## Instructions for the task:
Among the records that follow, find the line with "2024-06-12T21:42:59, 3-frame burst." and the line with "common name: mouse species". Set down those lines and all lines between them exactly, without adding anything.

## Supplied records:
_____

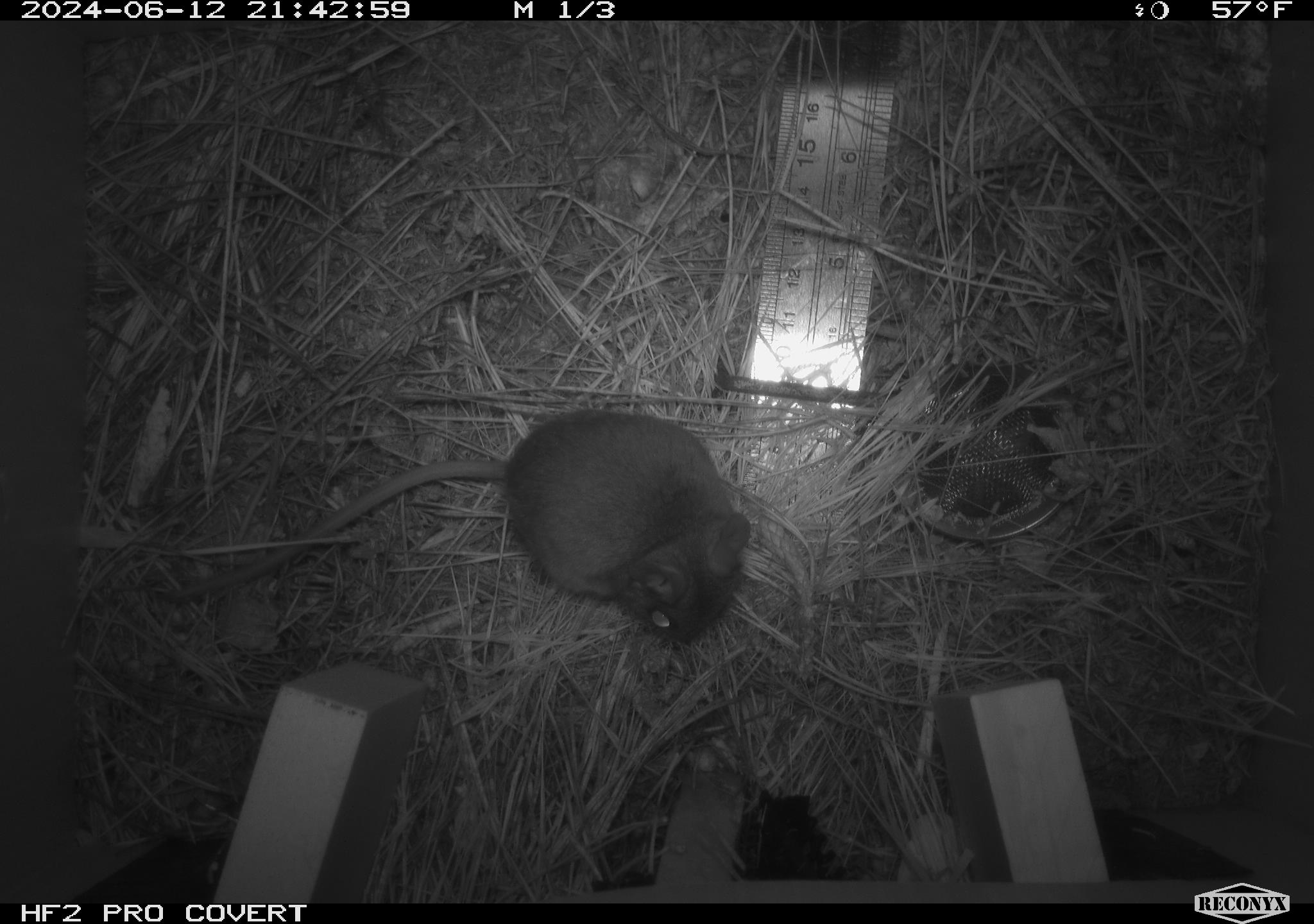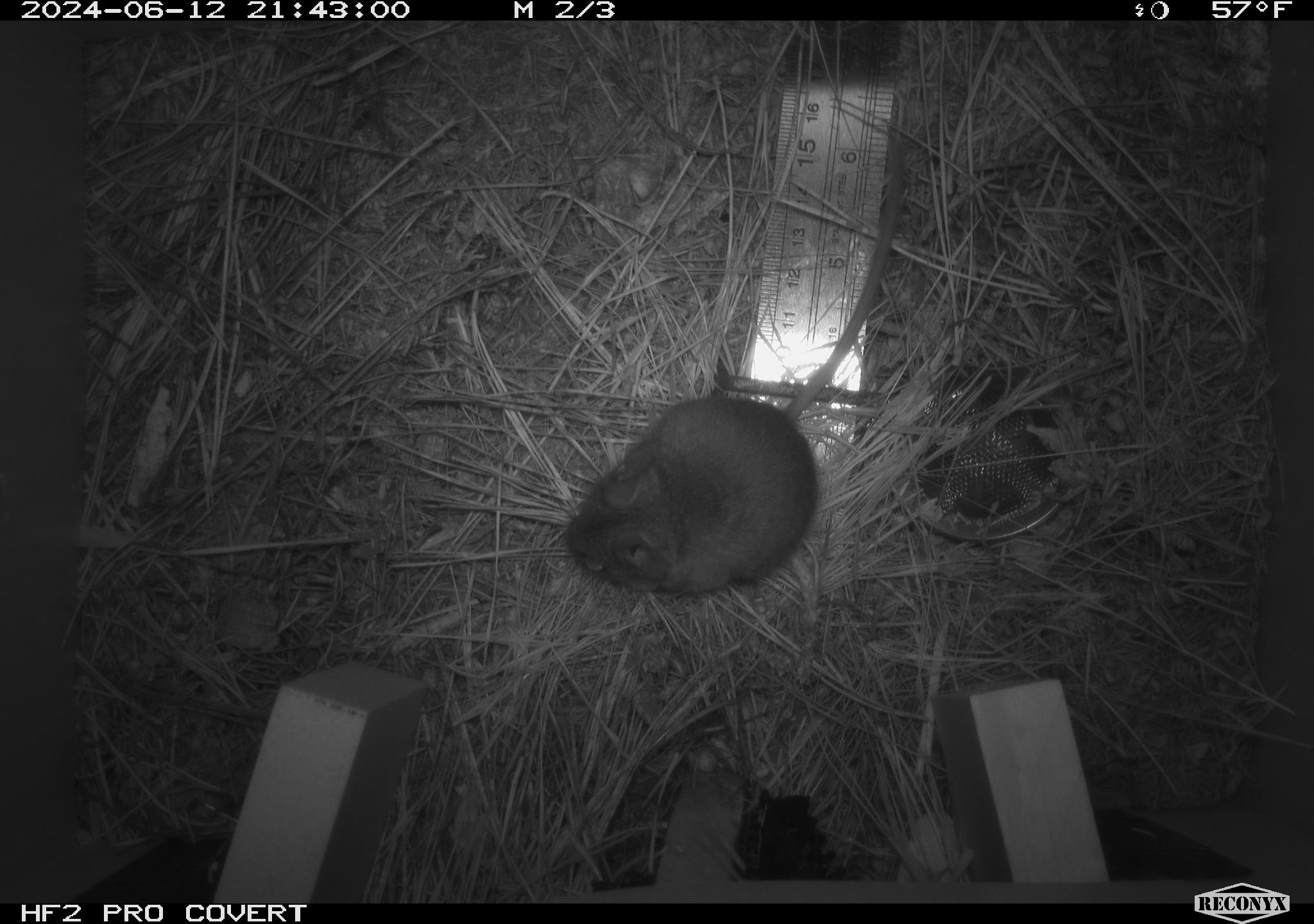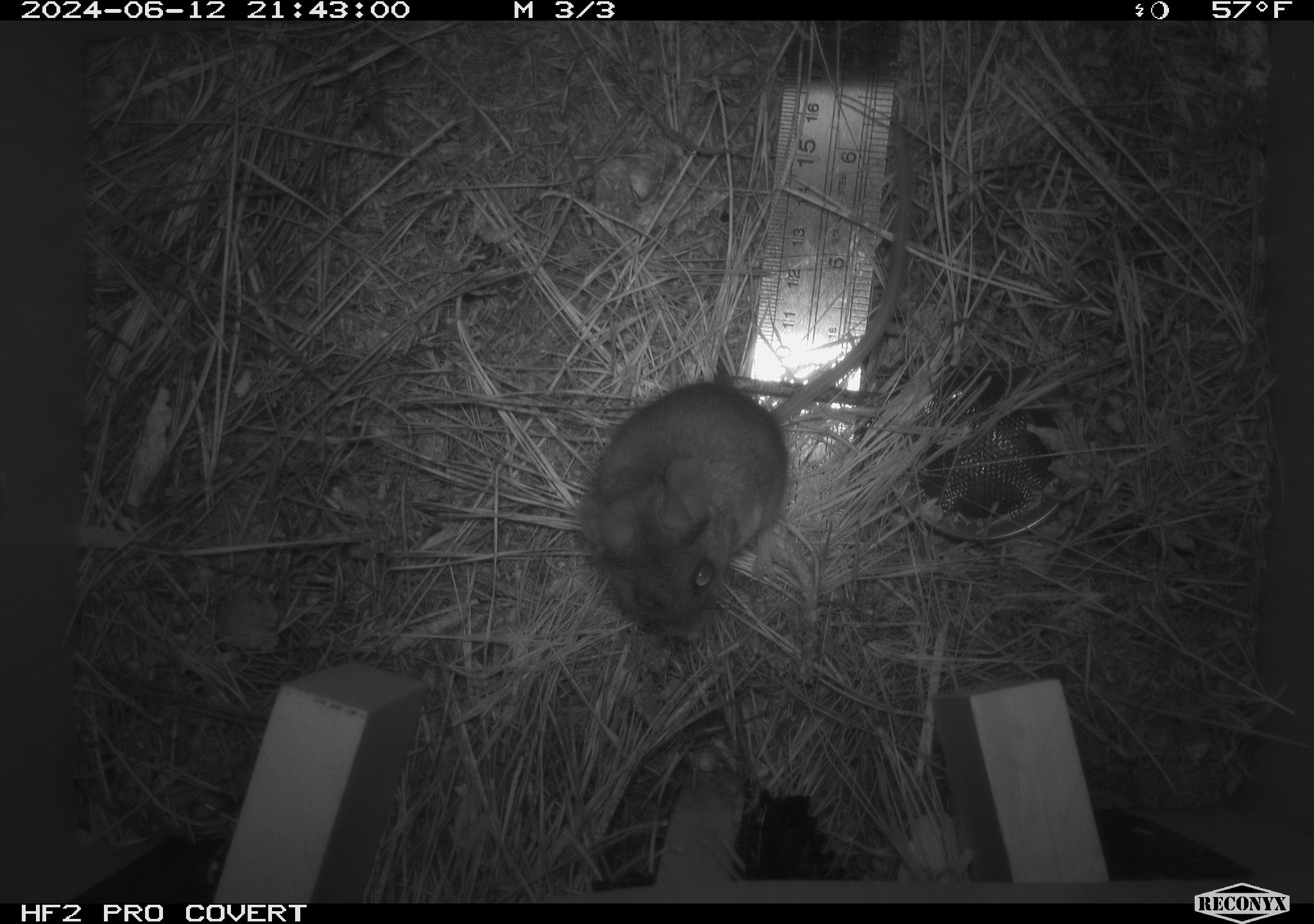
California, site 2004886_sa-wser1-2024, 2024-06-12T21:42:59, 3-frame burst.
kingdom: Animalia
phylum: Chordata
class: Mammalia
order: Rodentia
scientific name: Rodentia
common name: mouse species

_____

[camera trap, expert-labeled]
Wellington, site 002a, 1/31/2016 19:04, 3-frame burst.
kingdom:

_____

## Result of the exercise:
California, site 2004886_sa-wser1-2024, 2024-06-12T21:42:59, 3-frame burst.
kingdom: Animalia
phylum: Chordata
class: Mammalia
order: Rodentia
scientific name: Rodentia
common name: mouse species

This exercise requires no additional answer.